_Excerpted passage_.
Stacey Rolland
The US privacy regime is built squarely upon the dual concepts of notice and consent. Most Americans are familiar with the online notice-and-consent mechanism – a webpage displays a privacy policy notice and the individual is asked to consent to data collection processing by ticking a box.
Criticisms of the notice-and-consent framework abound, centering on arguments like:
- The increasing complexity of the privacy regime has led notices to be written in lengthy and inscrutable legal language which the average consumer has neither the time nor ability to read and understand
- Notice and consent places the burden on consumers to protect their privacy and shifts accountability away from companies / data collectors
- Sites can be optimized to limit opt-ins and “dark patterns” (tricks designed by web developers to manipulate users into doing something they otherwise would not want to do) restrict true choice
The concepts of notice and consent entered into the FTC Act and other privacy laws from traditional contract law. In contact law, the words of the contract matter. While the design of the contract is important to help facilitate parties’ ability to read and understand the terms, the actual terms of the contract do not extend to the design or user experience around the contract. In this way, traditional contract law does not align neatly with notice-and-consent exercises in the digital realm, where user interface design and user experience play an integral role in a user’s mental processing of information. Online, words and design matter.

_Entries supplied_.
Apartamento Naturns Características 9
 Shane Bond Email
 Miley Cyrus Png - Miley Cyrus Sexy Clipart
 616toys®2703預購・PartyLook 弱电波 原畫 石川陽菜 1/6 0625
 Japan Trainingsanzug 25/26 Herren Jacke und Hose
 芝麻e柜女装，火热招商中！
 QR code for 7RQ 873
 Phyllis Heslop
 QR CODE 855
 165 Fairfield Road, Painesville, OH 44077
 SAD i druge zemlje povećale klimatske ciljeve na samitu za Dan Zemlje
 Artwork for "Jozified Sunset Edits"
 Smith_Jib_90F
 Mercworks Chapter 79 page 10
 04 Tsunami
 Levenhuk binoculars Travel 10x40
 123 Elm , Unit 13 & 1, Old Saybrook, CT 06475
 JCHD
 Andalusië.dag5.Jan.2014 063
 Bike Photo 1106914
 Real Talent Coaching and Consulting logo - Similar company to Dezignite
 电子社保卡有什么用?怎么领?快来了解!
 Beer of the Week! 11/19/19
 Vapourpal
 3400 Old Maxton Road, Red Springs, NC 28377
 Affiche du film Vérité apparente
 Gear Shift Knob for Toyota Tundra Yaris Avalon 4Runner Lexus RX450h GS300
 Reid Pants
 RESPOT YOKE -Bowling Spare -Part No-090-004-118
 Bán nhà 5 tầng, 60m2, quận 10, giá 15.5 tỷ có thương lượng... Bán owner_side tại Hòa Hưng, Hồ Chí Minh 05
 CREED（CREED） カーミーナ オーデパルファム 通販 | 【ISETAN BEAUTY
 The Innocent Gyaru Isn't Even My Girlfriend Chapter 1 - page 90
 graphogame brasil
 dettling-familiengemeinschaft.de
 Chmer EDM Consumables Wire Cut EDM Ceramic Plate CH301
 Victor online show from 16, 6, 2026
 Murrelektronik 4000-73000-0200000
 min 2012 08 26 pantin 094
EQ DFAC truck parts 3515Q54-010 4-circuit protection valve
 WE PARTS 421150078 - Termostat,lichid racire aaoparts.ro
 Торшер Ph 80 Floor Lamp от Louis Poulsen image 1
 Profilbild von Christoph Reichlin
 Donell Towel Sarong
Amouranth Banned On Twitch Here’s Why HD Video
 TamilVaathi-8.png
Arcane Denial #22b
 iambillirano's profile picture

_Task item_. Reproduce the essay on notice and consent in US privacy law word for word, from start to finish. The material has no connection to the essay on notice and consent.

_Answer section_.
Stacey Rolland
The US privacy regime is built squarely upon the dual concepts of notice and consent. Most Americans are familiar with the online notice-and-consent mechanism – a webpage displays a privacy policy notice and the individual is asked to consent to data collection processing by ticking a box.
Criticisms of the notice-and-consent framework abound, centering on arguments like:
- The increasing complexity of the privacy regime has led notices to be written in lengthy and inscrutable legal language which the average consumer has neither the time nor ability to read and understand
- Notice and consent places the burden on consumers to protect their privacy and shifts accountability away from companies / data collectors
- Sites can be optimized to limit opt-ins and “dark patterns” (tricks designed by web developers to manipulate users into doing something they otherwise would not want to do) restrict true choice
The concepts of notice and consent entered into the FTC Act and other privacy laws from traditional contract law. In contact law, the words of the contract matter. While the design of the contract is important to help facilitate parties’ ability to read and understand the terms, the actual terms of the contract do not extend to the design or user experience around the contract. In this way, traditional contract law does not align neatly with notice-and-consent exercises in the digital realm, where user interface design and user experience play an integral role in a user’s mental processing of information. Online, words and design matter.